Disease recurrence and surgical revision rate were not statistically different in this study when comparing atopic and asthmatic patients with their non-atopic and non-asthmatic counterparts, suggesting that the presence of allergy or asthma alone may not necessarily predict worse prognosis. Severity of disease as assessed by CT scan, however, did appear to be associated both with atopic status and the presence of asthma. The present findings support the observation that both allergy and asthma status appear to be associated with severity of sinus disease as assessed by CT scan.

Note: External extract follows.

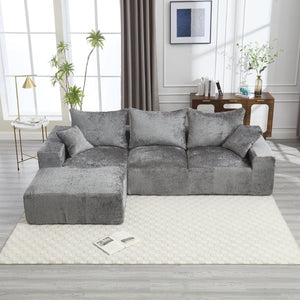 English Elm United We Win L-Shaped Chenille Sofa – Plush Comfort, Spacious Design, No Assembly Required, Modern Style W1568S00123-GIGA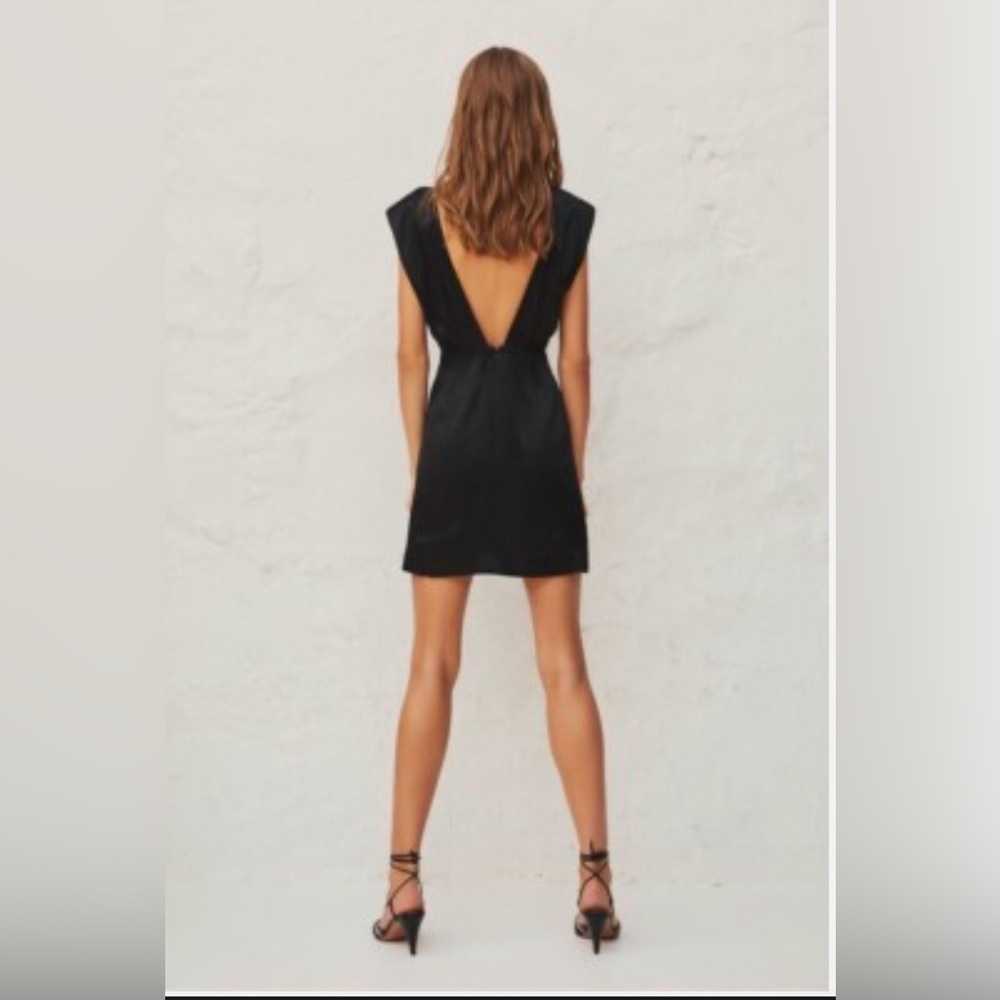New ba&sh Norma‎ Black Backless Mini Dress with Padded Shoulder Size 4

The present study has several potential limitations that need to be mentioned. Symptoms were not assessed using a standardized questionnaire such as Rhinosinusitis Disability Index (RSDI) or Sino- Nasal Outcome Test (SNOT-20). In addition, this study is an uncontrolled, retrospective, observational study. Subjects were not enrolled prospectively, and the limited sample size may not be fully representative of the population of patients with CRS.

Conclusion

The present findings suggest that adults with CRS who require surgical intervention have higher rates of atopy when compared with the general population. In addition, they suggest that atopy and asthma are associated with more severe radiologic findings on CT scan. Neither atopic status nor asthma alone, however, predicts surgical outcome or revision rate. These findings support the unified airway model of generalized airway inflammation. Further prospective studies are needed to demonstrate support for these results.